Genistein Ameliorates the Ischemic State of Random Skin Flap by Regulating Macrophage Polarization Through AMPK / SIRT1 Signaling Pathway

ABSTRACT Random‐pattern skin flaps are essential in reconstructive surgery but are frequently compromised by ischemic necrosis. Genistein (GST), a soy‐derived isoflavone, possesses antioxidant and anti‐inflammatory properties and has demonstrated protective effects in various ischemic disorders. However, its role and mechanism in improving flap survival remain unclear. A murine random‐pattern skin flap model and bone marrow‐derived macrophages (BMDMs) were used. In vivo, flaps were treated with different doses of genistein to determine the optimal concentration and to assess its effects on survival, angiogenesis, oxidative stress, and apoptosis. In vitro, BMDMs were stimulated with LPS and treated with genistein, with or without AMPK (Compound C) or SIRT1 (EX‐527) inhibitors, to investigate macrophage polarization and the underlying AMPK/SIRT1 signaling pathway.
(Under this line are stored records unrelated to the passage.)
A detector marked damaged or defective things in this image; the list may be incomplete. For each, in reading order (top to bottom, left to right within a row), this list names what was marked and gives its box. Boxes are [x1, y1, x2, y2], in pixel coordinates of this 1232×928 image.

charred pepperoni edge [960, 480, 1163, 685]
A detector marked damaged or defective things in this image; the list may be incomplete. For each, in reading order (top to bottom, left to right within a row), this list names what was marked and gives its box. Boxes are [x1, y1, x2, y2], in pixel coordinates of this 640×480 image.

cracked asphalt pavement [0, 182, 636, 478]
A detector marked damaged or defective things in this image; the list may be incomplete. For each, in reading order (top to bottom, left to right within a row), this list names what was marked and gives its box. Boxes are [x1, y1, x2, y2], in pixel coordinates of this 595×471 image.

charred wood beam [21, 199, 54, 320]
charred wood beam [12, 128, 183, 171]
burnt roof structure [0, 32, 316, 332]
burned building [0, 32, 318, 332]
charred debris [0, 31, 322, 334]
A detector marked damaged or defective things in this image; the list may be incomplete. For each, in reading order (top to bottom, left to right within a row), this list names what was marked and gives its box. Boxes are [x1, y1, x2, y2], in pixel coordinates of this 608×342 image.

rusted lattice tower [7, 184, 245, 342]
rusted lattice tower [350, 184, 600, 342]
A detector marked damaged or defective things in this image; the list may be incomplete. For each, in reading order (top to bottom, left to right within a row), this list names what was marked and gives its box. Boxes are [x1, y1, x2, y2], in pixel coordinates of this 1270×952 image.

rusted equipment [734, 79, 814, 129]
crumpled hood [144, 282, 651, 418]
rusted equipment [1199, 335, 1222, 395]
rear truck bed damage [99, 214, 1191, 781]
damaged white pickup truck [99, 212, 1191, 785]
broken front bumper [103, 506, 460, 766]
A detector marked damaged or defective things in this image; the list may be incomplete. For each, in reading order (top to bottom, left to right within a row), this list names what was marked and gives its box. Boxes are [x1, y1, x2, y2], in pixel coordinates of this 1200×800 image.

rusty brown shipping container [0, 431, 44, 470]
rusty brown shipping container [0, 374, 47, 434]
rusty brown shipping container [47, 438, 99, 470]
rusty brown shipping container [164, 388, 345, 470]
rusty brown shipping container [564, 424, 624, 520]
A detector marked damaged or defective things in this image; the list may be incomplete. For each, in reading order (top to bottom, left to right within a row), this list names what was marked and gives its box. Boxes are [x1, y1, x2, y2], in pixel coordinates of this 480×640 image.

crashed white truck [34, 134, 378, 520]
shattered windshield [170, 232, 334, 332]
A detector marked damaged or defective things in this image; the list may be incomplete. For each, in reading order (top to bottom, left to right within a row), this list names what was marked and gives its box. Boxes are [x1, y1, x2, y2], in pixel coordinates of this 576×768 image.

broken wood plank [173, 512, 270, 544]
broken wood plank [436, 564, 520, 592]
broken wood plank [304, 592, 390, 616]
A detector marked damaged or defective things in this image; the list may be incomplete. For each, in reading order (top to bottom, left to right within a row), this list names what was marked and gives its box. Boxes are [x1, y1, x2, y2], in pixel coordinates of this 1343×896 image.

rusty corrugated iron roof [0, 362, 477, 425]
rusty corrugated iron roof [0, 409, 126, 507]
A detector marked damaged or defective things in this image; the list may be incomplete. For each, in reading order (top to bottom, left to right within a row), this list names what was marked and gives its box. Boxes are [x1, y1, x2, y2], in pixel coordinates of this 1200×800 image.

Genistein administration significantly improved flap survival area, enhanced blood perfusion, promoted angiogenesis, and reduced oxidative stress and apoptosis. Mechanistically, genistein induced a phenotypic shift in macrophages from the pro‐inflammatory M1 to the anti‐inflammatory M2 type. This effect was mediated by the activation of the AMPK/SIRT1 signaling pathway. Critically, the beneficial effects of genistein on both macrophage polarization and flap survival were abolished upon pharmacological inhibition of AMPK or SIRT1. Genistein enhances the survival of random‐pattern skin flaps by reprogramming macrophage polarization from M1 to M2 via the AMPK/SIRT1 signaling pathway. This study reveals a novel molecular mechanism for genistein's protective effect and highlights its potential as a therapeutic strategy to improve outcomes in reconstructive surgery.